The desire for privacy is a normal part of healthy development 

During adolescence, youth confront new issues that affect their physical, reproductive, and mental health. As they face these changes, teens crave increased privacy and opportunities to make health-related decisions. This is a normal part of healthy development that, if well-supported by involved parents and other adult caregivers and clinicians, can provide an important opportunity for maturation and independence. 

NCYL provides tools, trainings, and resources to youth, families and service providers to help them navigate youth’s growing desire for increased privacy, which can feel uncomfortable for care partners and providers. We show them when and how they can share health information appropriately while still honoring and centering young people and their families. We also help youth understand and advocate for their own consent and confidentiality rights.  

Striking a balance: Appropriate information sharing that centers youth 

In some cases, systems, such as education, child welfare or juvenile justice, are responsible for ensuring the health of young people. In such cases, appropriate access to health records is important. A lack of information can interrupt or delay services, lead to inappropriate case planning, and, in some cases, cause real harm. At the same time, disclosures that do not center young people can put them at risk.

A complicated array of federal and state confidentiality laws shape when and with whom information is shared by agencies, schools, and mental health and health care providers. NCYL helps agencies and professionals who work with youth address the complicated questions surrounding information sharing. NCYL is providing legal education, policy advocacy, and technical assistance to county and state agencies to help them develop information sharing systems that center youth voice, and balance privacy needs with the need for information.
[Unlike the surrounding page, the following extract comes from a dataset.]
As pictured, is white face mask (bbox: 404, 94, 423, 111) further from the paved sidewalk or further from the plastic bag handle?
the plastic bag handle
Understanding and improving the law 

Federal, state and local laws and regulations that impact medical consent and confidentiality for children and youth directly impact their health access and health equity. They also can be confusing and ever-changing. NCYL developed and maintains a centralized overview of the latest developments in law and policy so youth, families and service providers can understand and maintain lawful consent and confidentiality rights and information sharing practices. NCYL also advocates to protect and expand rights that will increase health access and equity.